Artificial general intelligence, or AGI, has become a much-abused buzzword in the AI industry. Now, Google DeepMind wants to put the idea on a firmer footing. The concept at the heart of the term AGI is that a hallmark of human intelligence is its generality. While specialist computer programs might easily outperform us at picking stocks or translating French to German, our superpower is the fact we can learn to do both. Recreating this kind of flexibility in machines is the holy grail for many AI researchers, and is often speculated to be the first step towards artificial superintelligence. But what exactly people mean by AGI is rarely specified, and the idea is frequently described in binary terms, where AGI represents a piece of software that has crossed some mythical boundary, and once on the other side, it’s on par with humans.
Researchers at Google DeepMind are now attempting to make the discussion more precise by concretely defining the term. Crucially, they suggest that rather than approaching AGI as an end goal, we should instead think about different levels of AGI, with today’s leading chatbots representing the first rung on the ladder. "We argue that it is critical for the AI research community to explicitly reflect on what we mean by AGI, and aspire to quantify attributes like the performance, generality, and autonomy of AI systems," the team writes in a preprint published on arXiv.
The researchers note that they took inspiration from autonomous driving, where capabilities are split into six levels of autonomy, which they say enable clear discussion of progress in the field. To work out what they should include in their own framework, they studied some of the leading definitions of AGI proposed by others. By looking at some of the core ideas shared across these definitions, they identified six principles any definition of AGI needs to conform with.
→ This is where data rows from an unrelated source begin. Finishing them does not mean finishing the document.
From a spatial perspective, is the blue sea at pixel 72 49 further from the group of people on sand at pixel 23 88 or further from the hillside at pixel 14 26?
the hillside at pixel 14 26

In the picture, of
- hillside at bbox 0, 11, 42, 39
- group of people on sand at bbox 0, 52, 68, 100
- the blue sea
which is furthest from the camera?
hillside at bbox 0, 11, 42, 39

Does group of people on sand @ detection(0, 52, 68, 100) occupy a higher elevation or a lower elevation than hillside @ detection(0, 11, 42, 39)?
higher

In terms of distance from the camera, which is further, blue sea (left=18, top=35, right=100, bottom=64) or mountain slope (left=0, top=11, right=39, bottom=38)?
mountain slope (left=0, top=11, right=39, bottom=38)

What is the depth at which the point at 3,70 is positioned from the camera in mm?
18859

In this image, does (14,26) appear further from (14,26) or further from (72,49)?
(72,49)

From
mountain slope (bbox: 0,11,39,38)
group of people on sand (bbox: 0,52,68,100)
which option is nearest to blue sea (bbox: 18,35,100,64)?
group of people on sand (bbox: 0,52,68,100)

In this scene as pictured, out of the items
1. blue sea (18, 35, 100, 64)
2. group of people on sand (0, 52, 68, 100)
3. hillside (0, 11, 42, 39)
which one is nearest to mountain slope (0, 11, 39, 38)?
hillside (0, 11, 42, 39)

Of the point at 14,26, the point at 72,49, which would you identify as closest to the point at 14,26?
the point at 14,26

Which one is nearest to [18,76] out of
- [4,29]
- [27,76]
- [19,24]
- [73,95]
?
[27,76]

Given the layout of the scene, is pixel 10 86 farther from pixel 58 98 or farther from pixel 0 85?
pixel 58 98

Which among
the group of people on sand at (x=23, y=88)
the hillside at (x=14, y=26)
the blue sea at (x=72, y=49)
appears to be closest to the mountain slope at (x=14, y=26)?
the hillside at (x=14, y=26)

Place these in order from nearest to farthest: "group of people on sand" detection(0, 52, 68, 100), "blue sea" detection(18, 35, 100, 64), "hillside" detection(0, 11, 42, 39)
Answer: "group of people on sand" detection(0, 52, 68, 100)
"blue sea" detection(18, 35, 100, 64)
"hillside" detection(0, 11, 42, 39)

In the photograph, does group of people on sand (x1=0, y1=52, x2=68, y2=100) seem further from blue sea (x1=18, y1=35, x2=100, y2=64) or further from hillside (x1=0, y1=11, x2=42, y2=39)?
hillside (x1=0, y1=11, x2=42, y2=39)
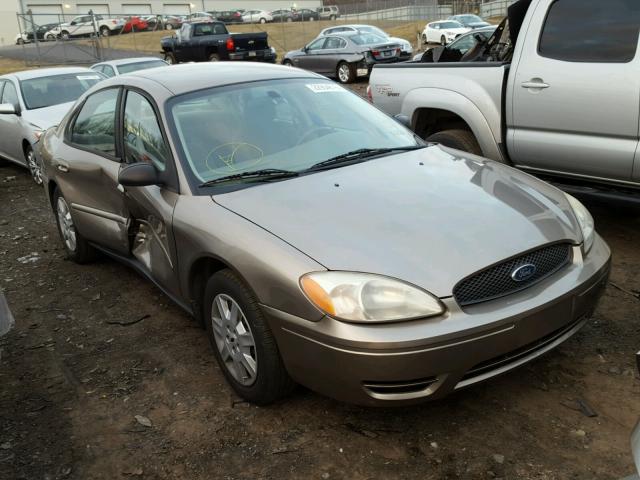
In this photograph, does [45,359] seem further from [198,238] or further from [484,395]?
[484,395]

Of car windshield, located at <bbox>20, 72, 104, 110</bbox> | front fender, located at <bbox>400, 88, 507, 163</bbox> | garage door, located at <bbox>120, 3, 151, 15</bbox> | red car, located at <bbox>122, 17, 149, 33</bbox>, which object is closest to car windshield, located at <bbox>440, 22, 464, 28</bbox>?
red car, located at <bbox>122, 17, 149, 33</bbox>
For a start, a definition should focus on capabilities rather than the specific mechanisms AI uses to achieve them. This removes the need for AI to think like a human or be conscious to qualify as AGI. They also suggest that generality alone is not enough for AGI, the models also need to hit certain thresholds of performance in the tasks they perform. This performance doesn’t need to be proven in the real world, they say—it’s enough to simply demonstrate a model has the potential to outperform humans at a task.
While some believe true AGI will not be possible unless AI is embodied in physical robotic machinery, the DeepMind team say this is not a prerequisite for AGI. The focus, they say, should be on tasks that fall in the cognitive and metacognitive—for instance, learning to learn—realms.
Another requirement is that benchmarks for progress have "ecological validity," which means AI is measured on real-world tasks valued by humans. And finally, the researchers say the focus should be on charting progress in the development of AGI rather than fixating on a single endpoint. Based on these principles, the team proposes a framework they call "Levels of AGI" that outlines a way to categorize algorithms based on their performance and generality.
An AGI level 1 chatbot, for instance, could have a basic understanding of natural language, and use this to respond in an informed way. This AI is not yet able to solve the kinds of challenging tasks machines can handle today—like object recognition or translation. But it has the potential to apply its core skills to more demanding tasks. At later levels, the AI can achieve provable benchmarking in areas like scientific discovery, visual reasoning, and navigation.
The DeepMind team cautions that defining AGI is still a work in progress, and say this new framework is only meant to provide a way for researchers to discuss progress in the field, as well as suggest directions for research. When it comes to deciphering AGI, there’s still much more work to be done, they say.